L’affaire, intitulée «les emails de Blesa», révèle que pratiquement tous les managers de Caja Madrid (et ceux de Bankia), sous la présidence de Miguel Blesa et Rodrigo Rato, ont eu accès à des «cartes visa au noir» qu’ils utilisaient pour des dépenses personnelles, sans rien justifier ni déclarer au fisc espagnol, et sont accusés d’avoir ainsi détourné 12 millions d’euros entre 2003 et 2012.
Le premier jour du procès de Rodrigo Rato pour utilisation présumée abusive de cartes de crédit d’entreprise s’est tenu le 26 septembre 2016. Il était accusé, avec 64 autres cadres et membres du conseil d’administration, d’avoir utilisé ces cartes de crédit «occultes» pour payer des séjours en hôtel cinq étoiles, des soirées privées ou encore des achats de produits luxueux.
La déconstruction d’un symbole
Le but de 15MpaRato est double: «Tout d’abord, nous voulions démolir le mythe Rato comme gourou du miracle économique espagnol et comme le joyau du parti conservateur. C’est maintenant un paria qui a été exclu de son parti et de tous les conseils d’administration. Cependant, il n’a pas agi seul et ses complices tombent avec lui», confie Simona Levi. «Ensuite, nous voulions que les petits épargnants qui ont été injustement lésés récupèrent leurs économies, que les responsables de la crise rendent à la population ce qui lui appartient.»
La plus grande force du collectif est sa visibilité. Selon Simona Levi, le fait qu’un cas si compliqué aille si vite est bon signe. «Pendant les deux premières années, ils ont essayé d’aller le plus lentement possible; mais ils ont vite réalisé qu’il était plus avantageux pour eux d’être rapides.»

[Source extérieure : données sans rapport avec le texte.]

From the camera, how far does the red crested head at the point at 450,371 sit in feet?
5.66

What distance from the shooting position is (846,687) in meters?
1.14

A environ un an du jugement final, l’objectif de 15MpaRato est de garder, autant que possible, le procès sous le feu des projecteurs médiatiques. «Je n’ai jamais douté que nous gagnerions», conclut Simona Levi «je sais qu’ils finiront tous derrière les barreaux.»
La justice espagnole a donné le ton mardi 17 janvier quand cinq anciens dirigeants de la NovaCaixaGalicia (NCG) (qui avait également reçu une aide de l’État pour éviter sa faillite puis avait été nationalisée en 2011) ont été conduits en prison, après avoir été condamnés en décembre 2015 pour des détournements de fonds.